----- Source text -----

BRIEF DESCRIPTION OF THE DRAWINGS
[0007] The various embodiments of the present invention are
illustrated by way of example, and not by way of limitation, in the
figures of the accompanying drawings and in which:
[0008] FIG. 1 is a block diagram illustrating a computer system for
content protection using one-way buffers, in accordance with one
embodiment.
[0009] FIG. 2 is a block diagram illustrating a memory layout
including a one-way virtual local buffer, in accordance with one
embodiment.
[0010] FIG. 3 is a block diagram illustrating a computer system for
audio content protection using one-way buffers, in accordance with
one embodiment.
[0011] FIG. 4 is a block diagram illustrating a memory map
including a virtual local buffer, in accordance with one
embodiment.
[0012] FIG. 5 is a block diagram illustrating a computer system for
video content protection, in accordance with one embodiment.

----- Available data -----

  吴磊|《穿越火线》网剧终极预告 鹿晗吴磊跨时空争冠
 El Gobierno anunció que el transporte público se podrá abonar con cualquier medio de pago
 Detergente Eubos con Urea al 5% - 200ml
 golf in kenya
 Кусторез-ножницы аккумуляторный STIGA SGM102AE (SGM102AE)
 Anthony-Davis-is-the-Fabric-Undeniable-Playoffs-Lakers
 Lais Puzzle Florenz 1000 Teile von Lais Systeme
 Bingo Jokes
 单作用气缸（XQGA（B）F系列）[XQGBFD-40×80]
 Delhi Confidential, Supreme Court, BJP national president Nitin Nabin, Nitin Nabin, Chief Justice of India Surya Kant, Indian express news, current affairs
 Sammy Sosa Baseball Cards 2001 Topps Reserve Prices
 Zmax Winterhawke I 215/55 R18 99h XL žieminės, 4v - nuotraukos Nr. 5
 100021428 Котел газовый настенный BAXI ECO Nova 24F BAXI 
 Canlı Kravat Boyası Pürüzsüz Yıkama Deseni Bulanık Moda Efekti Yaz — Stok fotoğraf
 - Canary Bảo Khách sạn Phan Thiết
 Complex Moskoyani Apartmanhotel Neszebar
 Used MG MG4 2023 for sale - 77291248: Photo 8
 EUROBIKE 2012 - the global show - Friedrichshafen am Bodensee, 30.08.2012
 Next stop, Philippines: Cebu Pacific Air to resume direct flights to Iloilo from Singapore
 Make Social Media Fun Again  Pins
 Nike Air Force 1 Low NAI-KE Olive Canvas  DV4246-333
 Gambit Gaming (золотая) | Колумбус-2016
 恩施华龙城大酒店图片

-----

Work request A — List every figure named in the description of the drawings, and give what each one's block diagram illustrates.
Work request B — Resume the description of the drawings after its last sentence.

Response area A —
- FIG. 1: a computer system for content protection using one-way buffers
- FIG. 2: a memory layout including a one-way virtual local buffer
- FIG. 3: a computer system for audio content protection using one-way buffers
- FIG. 4: a memory map including a virtual local buffer
- FIG. 5: a computer system for video content protection

Response area B —
[0013] FIG. 6 is a diagram illustrating a memory map including a
virtual local buffer, in accordance with one embodiment.
[0014] FIG. 7 is a flowchart illustrating a method for content
protection using a one-way buffer, in accordance with one
embodiment.
[0015] FIG. 8 is a flowchart illustrating a method for encrypting
content prior to the storage of the content within a one-way
buffer, in accordance with one embodiment.
[0016] FIG. 9 is a flowchart illustrating a method for decrypting
content read from a one-way buffer according to a direct memory
access request issued by a peripheral device, in accordance with
one embodiment.
[0017] FIG. 10 is a flowchart illustrating a method for allocating
a one-way buffer within a reserved range of memory for a peripheral
device, in accordance with one embodiment.
[0018] FIG. 11 is a flowchart illustrating a method for
establishing a one-way buffer within a reserved range of memory, in
accordance with one embodiment.
[0019] FIG. 12 is a block diagram illustrating various design
representations or formats for simulation, emulation and
fabrication of a design using the disclosed techniques.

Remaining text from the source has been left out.